The nearly ex husband never talked about it. I told myself and everyone else that he showed his support by never judging me when I lost it. I was deluding myself. He was not equipped to deal with emotions, particularly not anyone elses. Not his fault, just the way it is. My fault for not recognising that I had chosen a partner that was simply not capable in giving me the one thing I needed in life, emotional support and love. The one thing I have spent my life telling myself I do not need turns out to be the very thing I need and the thing that scares me most.

When you have a pathological aversion to being vulnerable, there is no better solution to marry someone that is not equipped to give it. More self harm. I am beginning to think that I am not in fact, as emotionally aware as I had thought.

On the upside, it's all starting to slot into place. All the patterns of self defeating behaviour, all of the issues with fear that keep me in my comfort zone, all being exposed. Fear is a great thing. It causes you to avoid and to face issues. Take your pick which one is the best option.

I also realised this weekend that those that try and hurt me, no longer can. The damage they cause is to themselves and to innocent parties. I have spend far too much of my life allowing myself to be damaged. By others and by myself. Those that I have allowed to damage me in the past are no longer capable. How they deal with that is now firmly their issue and not mine. I no longer need to anaylase it. I just accept it as it is. Other peoples unkindness is a reflection of them and not one that has anything to do with me.

Losing that little boy taught me other things. The intense love I feel for the little ones sometimes overwhelmes me. I have never been particularly 'Mummsy'. I would fight to the death for my children, equally I would be the first to hand them in if they did anything wrong. I do not pander to them, I like self sufficient children. I do not wear 'Mummsy' clothes, I do not spend my life entertaining them. I spend a proportion of my time lying in bed wondering what the point to it all is. Raising 4 children myself often leaves me wondering if I am failing all of them. Perhaps, but they all know that above all else, they are loved.

After the nearly ex husband left, he told me that he had never wanted the last two. He thought it would make things better. It was a comment that truly shocked me. I am not sure why anyone would think that having more children would make things better, it could only ever make things harder. Yet, I know that having given birth to a little boy that was never going to make it, to have been given to healthy, living breathing children is the kind of thing that makes you realise just how precious life is.
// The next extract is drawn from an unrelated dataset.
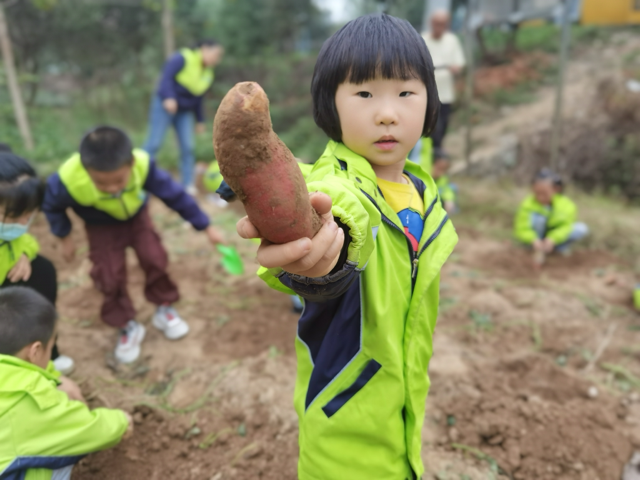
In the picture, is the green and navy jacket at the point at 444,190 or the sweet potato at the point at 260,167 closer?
the sweet potato at the point at 260,167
The other issue addressed today was what I would seek in a relationship. Having already worked through goals and desires for work, finances, health, fitness and spirituality, this was the one area that compromise was not on offer. Having spent most of my life in the wrong relationship, I am not compromising on anything I need in any future plans. I cannot think of anything more soul destroying than a serious of half right encounters and really would rather be on my own. I have met men that would tick a multitude of boxes, but they leave me feeling nothing. What is the point?

So back to an IQ of over 135, a well toned body, a dry sense of wit, kindness, posture, emotionally aware, and a lateral thinker. The thing about NLP is that it reframes your reference. Instead of telling myself that the serial dater was the only person that I had ever met that can think like me and that caused that 'oh so not common' physical reaction on sight, I have been reframed.

Now I have proved I can meet someone who causes me the 'oh not so common' physical reaction on sight, a man with an IQ over 135, a well toned body, wit, lateral thinker. Fill in the gaps.

It really was quite easy.

"If you met a man that made you feel like the serial dater did but before he started the mind games. A man that had all his plus sides but that was not as emotionally damaged as he, how would you feel?" He asked

"Alive" said I

Simple. I just need to start believing it.